The NCAA cited the Tide football program, which has never been on probation during decades of prominence including six national championships, with exhibiting ``a distressing failure of institutional control.''
A statement released by the NCAA said Alabama was censured for three chief reasons:
A player obtained from boosters six impermissible deferred-payment loans totaling $24,400, during 1989 and 1990. The player, Gene Jelks, completed his career in the fall of 1989. The NCAA said he never repaid the loans.
Antonio Langham was allowed to play in 11 regular season games in 1993 even though he had signed with an agent, and athletic officials were aware that a potential violation of rules had occurred.
The school's faculty athletics representative provided ``false and misleading information'' to the NCAA.
No names were given in the NCAA release, but Jelks, whose play-for-pay claims kicked off the probe, was listed in previous documents for receiving improper help from boosters. Langham admitted signing with an agent after the 1993 Sugar Bowl when Alabama won a national title, then tried to get out of it and was allowed to play.
According to NCAA documents, Langham told coach Gene Stallings something about the signing, and Stallings conferred with athletic director Hootie Ingram, but the NCAA was not alerted until the season was almost over.
The sanctions against Alabama call for the loss of four scholarships for 1995-96, which Alabama already has given up voluntarily, plus four more for 1996-97, along with 13 from the initial number allowed in 1996-97 and nine from the initial number in 1997-98.
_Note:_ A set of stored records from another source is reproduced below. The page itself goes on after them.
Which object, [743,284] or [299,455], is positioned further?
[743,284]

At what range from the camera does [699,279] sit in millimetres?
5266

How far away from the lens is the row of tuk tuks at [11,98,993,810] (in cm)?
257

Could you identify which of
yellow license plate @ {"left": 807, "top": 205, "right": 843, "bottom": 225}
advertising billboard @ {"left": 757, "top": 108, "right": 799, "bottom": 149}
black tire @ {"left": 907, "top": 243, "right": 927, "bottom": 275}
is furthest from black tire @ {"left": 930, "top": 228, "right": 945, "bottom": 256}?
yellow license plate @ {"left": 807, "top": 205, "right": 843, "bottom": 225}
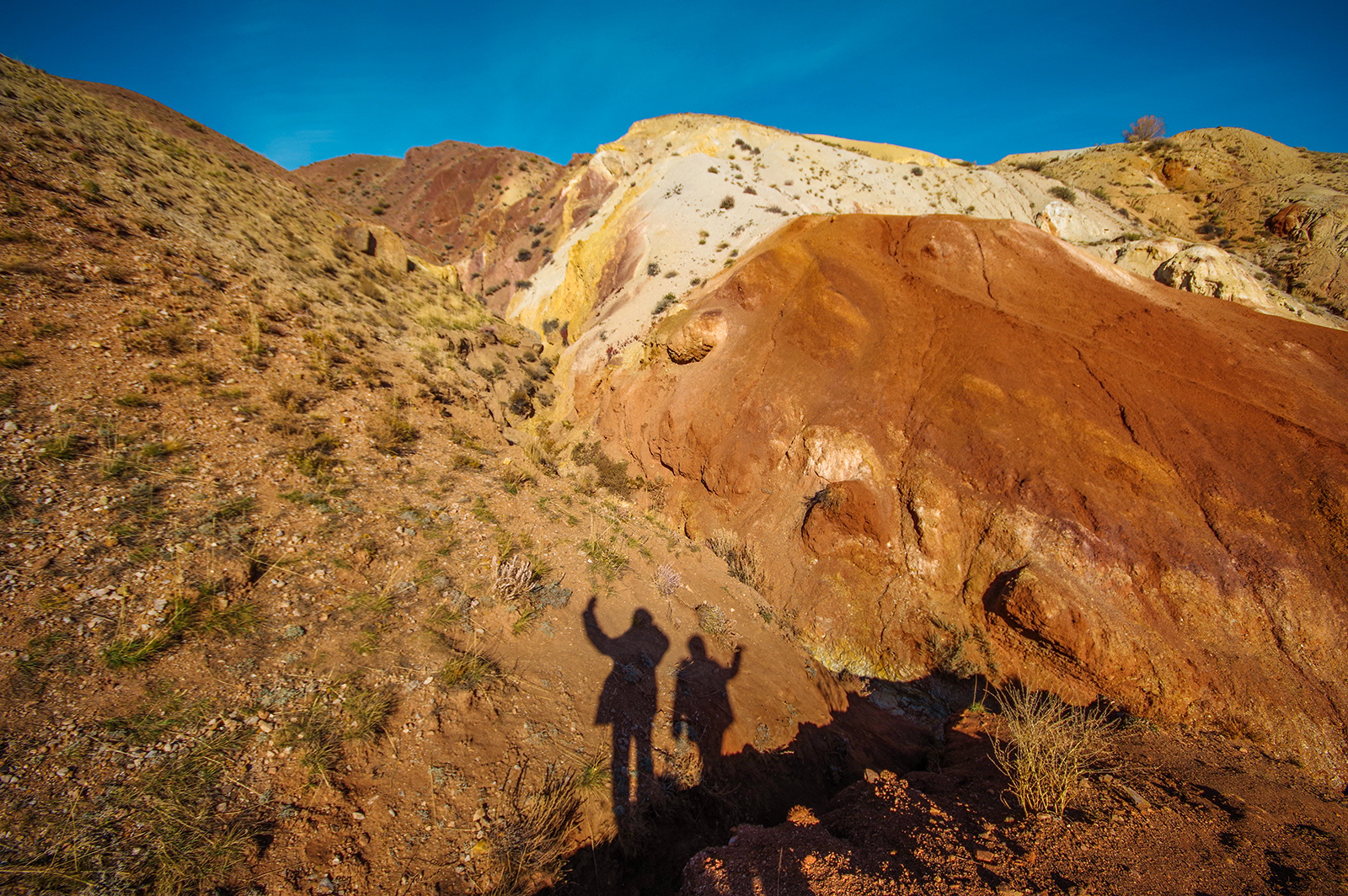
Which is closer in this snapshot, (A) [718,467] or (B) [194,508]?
(B) [194,508]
It wasn't immediately clear how many lost scholarships might be involved.
The forfeiture of games puts an ugly asterisk on the Tide's record book. The 1993 team went 8-2-1 during the games Langham played and 9-3-1 including the two games after he was declared ineligible.
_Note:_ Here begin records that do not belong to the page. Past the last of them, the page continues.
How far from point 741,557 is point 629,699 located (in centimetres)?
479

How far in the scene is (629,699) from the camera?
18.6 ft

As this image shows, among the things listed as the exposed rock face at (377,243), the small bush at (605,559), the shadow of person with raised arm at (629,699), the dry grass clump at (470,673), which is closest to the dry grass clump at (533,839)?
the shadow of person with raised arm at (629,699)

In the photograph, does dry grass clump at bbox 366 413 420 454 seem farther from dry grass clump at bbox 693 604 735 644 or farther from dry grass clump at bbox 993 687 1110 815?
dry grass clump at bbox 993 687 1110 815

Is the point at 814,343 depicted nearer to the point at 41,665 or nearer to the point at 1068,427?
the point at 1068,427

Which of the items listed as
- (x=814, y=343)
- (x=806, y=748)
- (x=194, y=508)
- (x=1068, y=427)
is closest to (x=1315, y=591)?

With the forfeits, Alabama's record would be 1-12, the worst since 1955.
``Am I anxious to get it behind us? I am. Has it been a distraction? It has,'' Stallings said before the announcement. ``What I do not want it to be is an excuse for us to play poorly.''
The investigation began three years ago. Eventually it uncovered improper loans to Jelks and mishandling of Langham's signing with an agent, Darryl Dennis of Washington.
Jelks' accusations that he received money and gifts to sign with Alabama in 1985 did not hold up during the probe. But loans Jelks received from 1989 and May 1990 showed up in an NCAA letter of inquiry in September 1994.
The NCAA also found out that Langham, a top defensive back, signed with a sports agent on Jan.2, 1993, the morning after the Crimson Tide won the national championship by beating Miami in the Sugar Bowl.